George Booker
What Are The First Principles?

5. A Biblical “Summary of Faith”

In writing to the ecclesia in Ephesus, Paul appeals for unity of mind and fellowship among believers there based on their mutual acceptance of seven “ones”:

“There is one body, and one Spirit, even as ye are called in one hope of your calling: one Lord, one faith, one baptism, one God and Father of all, who is above all, and through all, and in you all” (Eph. 4:4-6).

The enumeration of these seven “unities” has the distinctive appearance of a “summary of faith”, a statement of faith which is wholly Biblical. Some writers (Marcus Barth, “Ephesians 4-6”, Anchor Bible, pp. 462, 463; Alfred Barry, “Ephesians”, Ellicott’s Commentary, Vol. 8, p. 36; Francis Foulkes, “The Epistle of Paul to the Ephesians”, Tyndale New Testament Commentaries, p. 112) suppose that Paul is in fact citing a concise yet precise doctrinal summary known to the worldwide church or ecclesia of his day:

  1. One body
  2. One Spirit
  3. One hope
  4. One Lord
  5. One faith
  6. One baptism
  7. One God
The seven “ones” may be defined by comparing especially Paul’s use of the same words elsewhere. This produces a credible statement of essential doctrines — which defines the distinctive truths we believe, and sets that system of truth apart from various false “gospels”:

1. One body: The unity of all believers, and specifically both Jews and Gentiles, reconciled to God on the same basis (Eph. 2:16). One body, bound together in love with Christ as the head (Eph. 4:12-16; Rom. 12:1,4,5; 1 Cor. 12:12-27). Also, one body as “husband” and “wife”: the “great mystery” of Christ and the church, or ecclesia (Eph. 5:23,28,30). Finally, the “one body” of the church is equivalent to the “one bread” of communion or fellowship with Christ (1 Cor. 10:16,17; 11:24,27,29). Thus “one body” defines the ecclesia in terms of fellowship, both inclusively (all true believers being members) and exclusively (no others being members).

INPUT FOR THIS TASK:
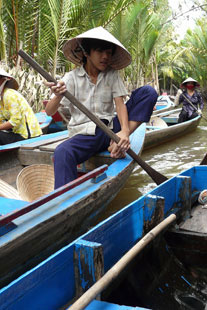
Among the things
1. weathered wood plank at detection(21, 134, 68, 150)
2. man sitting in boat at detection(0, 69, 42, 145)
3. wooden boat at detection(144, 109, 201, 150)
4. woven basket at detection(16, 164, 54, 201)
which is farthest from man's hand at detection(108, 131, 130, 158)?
wooden boat at detection(144, 109, 201, 150)

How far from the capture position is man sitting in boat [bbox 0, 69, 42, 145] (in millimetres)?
3449

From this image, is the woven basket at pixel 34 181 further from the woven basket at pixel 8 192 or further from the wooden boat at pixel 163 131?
the wooden boat at pixel 163 131

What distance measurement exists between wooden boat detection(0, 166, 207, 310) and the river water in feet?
5.18

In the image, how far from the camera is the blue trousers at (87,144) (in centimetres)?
244

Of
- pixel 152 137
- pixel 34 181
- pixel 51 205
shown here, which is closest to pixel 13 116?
pixel 34 181

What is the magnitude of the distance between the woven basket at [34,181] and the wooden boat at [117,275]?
1.17 m

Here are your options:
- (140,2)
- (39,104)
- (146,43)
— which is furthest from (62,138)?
(146,43)

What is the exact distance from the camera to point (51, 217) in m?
1.76

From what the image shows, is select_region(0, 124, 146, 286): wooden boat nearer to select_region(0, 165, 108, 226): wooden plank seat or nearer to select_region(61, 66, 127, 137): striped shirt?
select_region(0, 165, 108, 226): wooden plank seat

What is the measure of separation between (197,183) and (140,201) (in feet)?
3.14

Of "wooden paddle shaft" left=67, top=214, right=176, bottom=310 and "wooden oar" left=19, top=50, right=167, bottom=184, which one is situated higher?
"wooden oar" left=19, top=50, right=167, bottom=184

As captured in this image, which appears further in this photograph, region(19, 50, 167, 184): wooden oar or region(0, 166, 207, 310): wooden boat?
region(19, 50, 167, 184): wooden oar

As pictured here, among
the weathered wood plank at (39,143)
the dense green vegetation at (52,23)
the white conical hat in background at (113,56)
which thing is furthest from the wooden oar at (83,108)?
the dense green vegetation at (52,23)

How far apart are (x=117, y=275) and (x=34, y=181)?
5.79 feet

WHAT YOU WILL DO:
1. Reproduce the passage on the seven "ones" of Ephesians word for word.
2. Turn the rows from the line containing "As captured in" through the last row, both ends included, into a JSON list of strings with one string per line and blank lines left out.

EXPECTED ANSWERS:
1.
George Booker
What Are The First Principles?

5. A Biblical “Summary of Faith”

In writing to the ecclesia in Ephesus, Paul appeals for unity of mind and fellowship among believers there based on their mutual acceptance of seven “ones”:

“There is one body, and one Spirit, even as ye are called in one hope of your calling: one Lord, one faith, one baptism, one God and Father of all, who is above all, and through all, and in you all” (Eph. 4:4-6).

The enumeration of these seven “unities” has the distinctive appearance of a “summary of faith”, a statement of faith which is wholly Biblical. Some writers (Marcus Barth, “Ephesians 4-6”, Anchor Bible, pp. 462, 463; Alfred Barry, “Ephesians”, Ellicott’s Commentary, Vol. 8, p. 36; Francis Foulkes, “The Epistle of Paul to the Ephesians”, Tyndale New Testament Commentaries, p. 112) suppose that Paul is in fact citing a concise yet precise doctrinal summary known to the worldwide church or ecclesia of his day:

  1. One body
  2. One Spirit
  3. One hope
  4. One Lord
  5. One faith
  6. One baptism
  7. One God
The seven “ones” may be defined by comparing especially Paul’s use of the same words elsewhere. This produces a credible statement of essential doctrines — which defines the distinctive truths we believe, and sets that system of truth apart from various false “gospels”:

1. One body: The unity of all believers, and specifically both Jews and Gentiles, reconciled to God on the same basis (Eph. 2:16). One body, bound together in love with Christ as the head (Eph. 4:12-16; Rom. 12:1,4,5; 1 Cor. 12:12-27). Also, one body as “husband” and “wife”: the “great mystery” of Christ and the church, or ecclesia (Eph. 5:23,28,30). Finally, the “one body” of the church is equivalent to the “one bread” of communion or fellowship with Christ (1 Cor. 10:16,17; 11:24,27,29). Thus “one body” defines the ecclesia in terms of fellowship, both inclusively (all true believers being members) and exclusively (no others being members).

2.
[
  "As captured in this image, which appears further in this photograph, region(19, 50, 167, 184): wooden oar or region(0, 166, 207, 310): wooden boat?",
  "region(19, 50, 167, 184): wooden oar",
  "As pictured here, among",
  "the weathered wood plank at (39,143)",
  "the dense green vegetation at (52,23)",
  "the white conical hat in background at (113,56)",
  "which thing is furthest from the wooden oar at (83,108)?",
  "the dense green vegetation at (52,23)",
  "How far apart are (x=117, y=275) and (x=34, y=181)?",
  "5.79 feet"
]